Message from a Colony of Female Spiders
By the leader of the spider colony, Channeled by Jennifer Glickstein


The web it is we weave
to show you how it's done--

The female eccentricity
is the way the world is won.



...



What a Dragonfly Thinks

By Dragonfly, Channeled by Jennifer Glickstein


(Follows, the call of the always new dancer)

"Ask me anything and I will answer:

Blue feather whirlpool,
wind knickers pinwheel,
fuchsia berry bird dreams,
a will, a way

The silentest buzzsaw,
the sunlight on seesaw,
hie here, hie there,
the grin of a bee’s maw

Green claw, spinning wheel,
all creatures’ thoughts:

Blacks, whites, colors reel—

Points of axis, spectral heart ray

No harm can come
when one does not delay
long enough to receive
the damage done.

A web unspun."



...


Wait in Gold


Reality is a gryphon
at the end of a freak's nose
Because that may be the last thing
one would expect.

Expectations are illusions
at the bottoms of my toes,
and I step
and step
and step, trying to ground them,

Ground them in to the dirt
so they know what they're worth.

Earth swallows what follows. Oh healing earth.

Swallows all illusions
and shows us our worth.

--Jennifer Glickstein, 2008


...


The Choice is Yours

By Silverado the Egyptian Uromastyx lizard, channeled by Jennifer Glickstein

 

Salt shaker

Pepper shaker

Studebaker

Pacemaker.

Evil doer

Stew stewer

Pooh-pooher;

Ruer.

 

It doesn’t matter,

There’s no disaster,

Just play and laughter—

 

If that is what you’re after.


...



Have You Ever Been?



I travel a lot but need no suitcase

Have a lavender one in my closet waiting to be filled

But

Where I go I need no baggage

No toothbrush for the soul

I close my eyes and breathe and wander

Through the land of Letting Go


--Jennifer Esther Glickstein, 2008


...




The Secret Life of Plants

By Philodendron, channeled by Jennifer Glickstein

 

Philodendron in the wild would never have taken such abuse. It did hurt to have a leaf chewed off—somehow it was more offensive then when one of those human hands nipped it quickly, thinking that was its job—giving a sort of hair cut. That is what they call it, a hair cut, when a human hand holds the sharp shiny instrument and nips the tendrils off a human head—the leaves, the top part. Philo had experienced this with the smaller human head. These hair cuts happened every so often in the space where the food was prepared.

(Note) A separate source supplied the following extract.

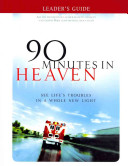 90 Minutes In Heaven Leader's Guide : minutes he was pronounced dead at the...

Now Ratso, the fat animal the human hands constantly patted, was up on the flat surface—the table—chewing and chewing. This was no hair cut. This was no life. Where was the human hand that usually swatted Ratso off the table? In fact, all humans and their hands and heads seemed absent. There was only Ratso, chewing and chewing. The light through the windows was growing dim.

Suddenly there was a gurgling, and Ratso backed up, falling off the table. Philo's tendrils waved—experiencing Ratso below, heaving and gurgling, sticky substance expelling and green.

Philo breathed, spores opening with satisfaction, and vaguely recalled the freedom of silence, of another life on a forest floor where leaves could breathe nature. No hair cuts.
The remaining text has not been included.